━━ Listed records

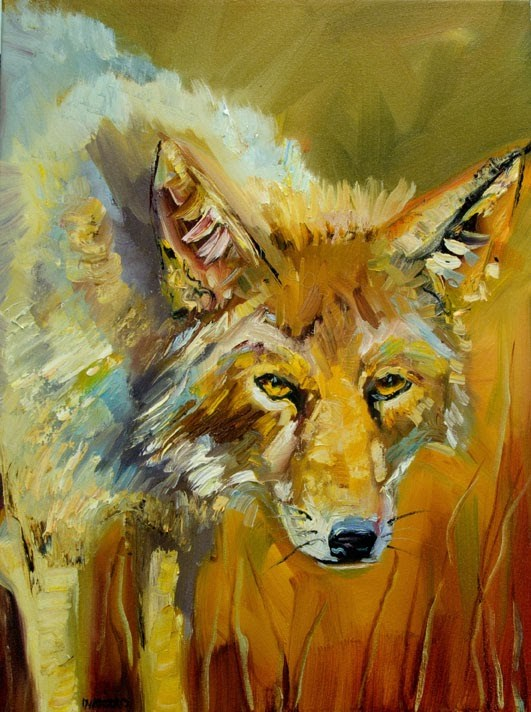 """ARTOUTWEST DIANE WHITEHEAD COYOTE ANIMAL Wildlife art"" original fine art by Diane Whitehead"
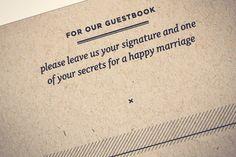 Creative Modern Wedding Guest Book Ideas Nicole + Stevens Wedding Day Details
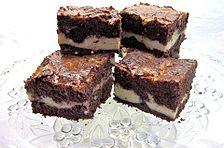 Oster-Eierlikör-Brownies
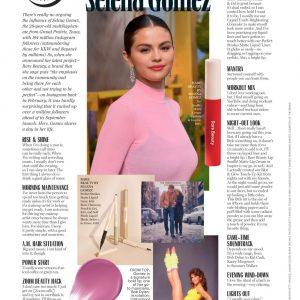 3 Января разворот в журнале Marie Claire с Селеной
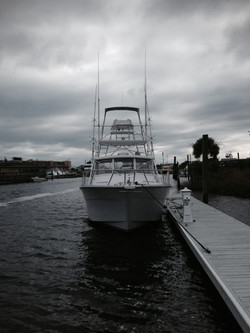 second sport charters boat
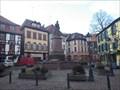 Image for La Fontaine Place de la Sinn, Ribeauvillé, Haut-Rhin/FR
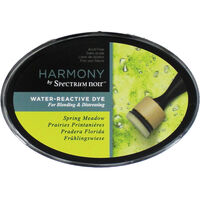 Harmony by Spectrum Noir Water Reactive Dye Inkpad - Spring Meadow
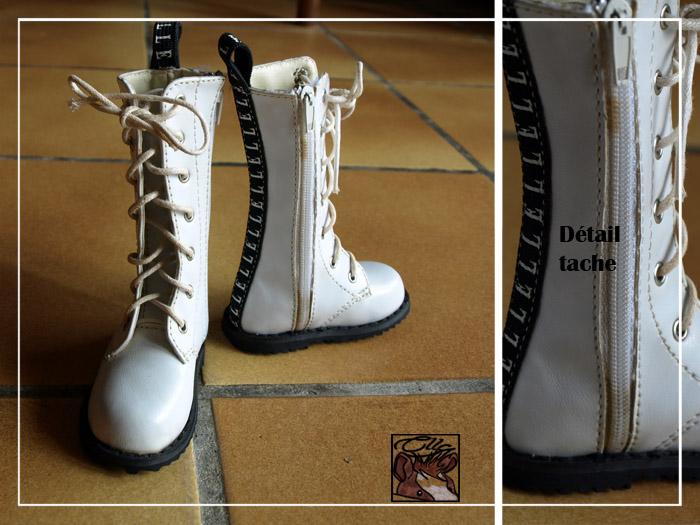[VENTE] Bottes SD, vêtements MSD White_boots_by_monsieur_cheval-d8mag6i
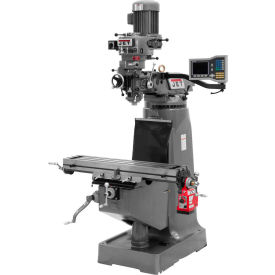 Jet 690286 JTM-2 Milling Machine W/Acu-Rite Vue DRO & X-AXIS Powerfeed, 2 HP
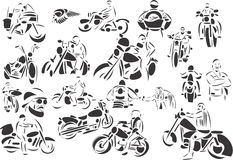 Hell's Angels Royalty Free Stock Images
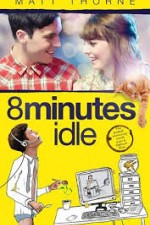 Watch 8 Minutes Idle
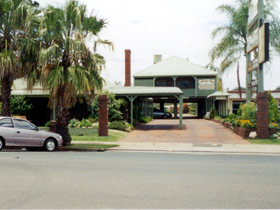 Pioneer Lodge Motel - Accommodation Whitsundays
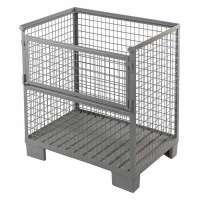 Cage Pallets Manufacturers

━━━━

- [Task brief] For your answer, write out the data exactly and drop every picture.

- [Task result]
 """ARTOUTWEST DIANE WHITEHEAD COYOTE ANIMAL Wildlife art"" original fine art by Diane Whitehead"
 Creative Modern Wedding Guest Book Ideas Nicole + Stevens Wedding Day Details
 Oster-Eierlikör-Brownies
 3 Января разворот в журнале Marie Claire с Селеной
 second sport charters boat
 Image for La Fontaine Place de la Sinn, Ribeauvillé, Haut-Rhin/FR
 Harmony by Spectrum Noir Water Reactive Dye Inkpad - Spring Meadow
[VENTE] Bottes SD, vêtements MSD White_boots_by_monsieur_cheval-d8mag6i
 Jet 690286 JTM-2 Milling Machine W/Acu-Rite Vue DRO & X-AXIS Powerfeed, 2 HP
 Hell's Angels Royalty Free Stock Images
 Watch 8 Minutes Idle
 Pioneer Lodge Motel - Accommodation Whitsundays
 Cage Pallets Manufacturers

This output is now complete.